We'll use the `jq` command for our initial data exploration.

([jq](http://stedolan.github.io/jq/manual/) is a tool that lets you query a JSON document. Here we use it to find the unique types of our events. If you are a command-line addict like me, you might be interested in [7 command-line tools for data science](http://jeroenjanssens.com/2013/09/19/seven-command-line-tools-for-data-science.html).)

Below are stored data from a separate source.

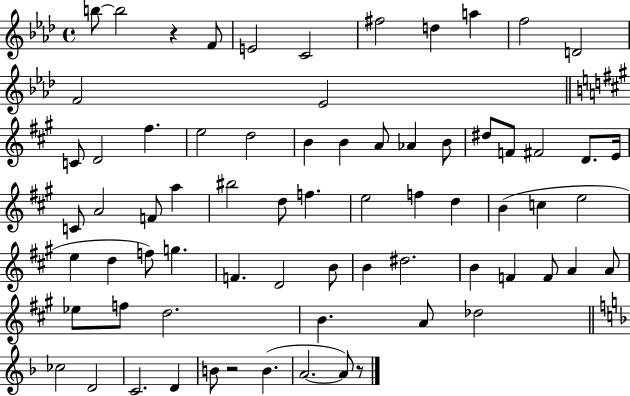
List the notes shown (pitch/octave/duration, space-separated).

B5/e B5/h R/q F4/e E4/h C4/h F#5/h D5/q A5/q F5/h D4/h F4/h Eb4/h C4/e D4/h F#5/q. E5/h D5/h B4/q B4/q A4/e Ab4/q B4/e D#5/e F4/e F#4/h D4/e. E4/s C4/e A4/h F4/e A5/q BIS5/h D5/e F5/q. E5/h F5/q D5/q B4/q C5/q E5/h E5/q D5/q F5/e G5/q. F4/q. D4/h B4/e B4/q D#5/h. B4/q F4/q F4/e A4/q A4/e Eb5/e F5/e D5/h. B4/q. A4/e Db5/h CES5/h D4/h C4/h. D4/q B4/e R/h B4/q. A4/h. A4/e R/e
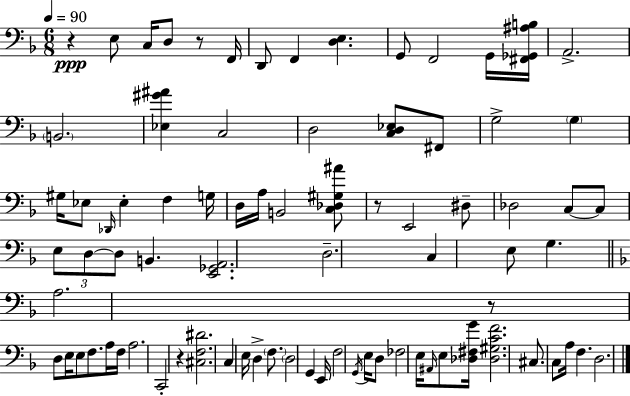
{
  \clef bass
  \numericTimeSignature
  \time 6/8
  \key f \major
  \tempo 4 = 90
  r4\ppp e8 c16 d8 r8 f,16 | d,8 f,4 <d e>4. | g,8 f,2 g,16 <fis, ges, ais b>16 | a,2.-> | \break \parenthesize b,2. | <ees gis' ais'>4 c2 | d2 <c d ees>8 fis,8 | g2-> \parenthesize g4 | \break gis16 ees8 \grace { des,16 } ees4-. f4 | g16 d16 a16 b,2 <c des gis ais'>8 | r8 e,2 dis8-- | des2 c8~~ c8 | \break \tuplet 3/2 { e8 d8~~ d8 } b,4. | <e, ges, a,>2. | d2.-- | c4 e8 g4. | \break \bar "||" \break \key d \minor a2. | r8 d8 e16 e8 f8. a16 f16 | a2. | c,2-. r4 | \break <cis f dis'>2. | c4 e16 d4-> \parenthesize f8. | \parenthesize d2 g,4 | e,16 f2 \acciaccatura { g,16 } e16 d8 | \break fes2 e16 \grace { ais,16 } e8 | <des fis g'>16 <des gis c' f'>2. | cis8. c8 a16 f4. | d2. | \break \bar "|."
}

What Event types do we have?

```
> cat events.json | jq '[.[].type] | unique'
[
  "CreateEvent",
  "GollumEvent",
  "IssueCommentEvent",
  "PullRequestEvent",
  "PushEvent"
]
```

How many events of each type do we have?

```sh
> cat events.json | jq -c 'group_by(.type) | .[] | [.[0].type,length]'
["CreateEvent",1]
["GollumEvent",2]
["IssueCommentEvent",2]
["PullRequestEvent",3]
["PushEvent",22]
```

Do all events have the same fields?

```
> cat events.json | jq '[.[] | keys] | unique'
[
  [
    "actor",
    "created_at",
    "id",
    "org",
    "payload",
    "public",
    "repo",
    "type"
  ],
  [
    "actor",
    "created_at",
    "id",
    "payload",
    "public",
    "repo",
    "type"
  ]
]
```

No. Sometimes an event might have the "org" field.

What fields does the payload of a PushEvent have?

```
> cat events.json | jq '[.[] | select(.type == "PushEvent")] | .[0].payload | keys'
[
  "before",
  "commits",
  "distinct_size",
  "head",
  "push_id",
  "ref",
  "size"
]
```

Check that this agree with Github's [PushEvent spec](https://developer.github.com/v3/activity/events/types/#pushevent).

**Optional exercise**: understand the `jq` examples above.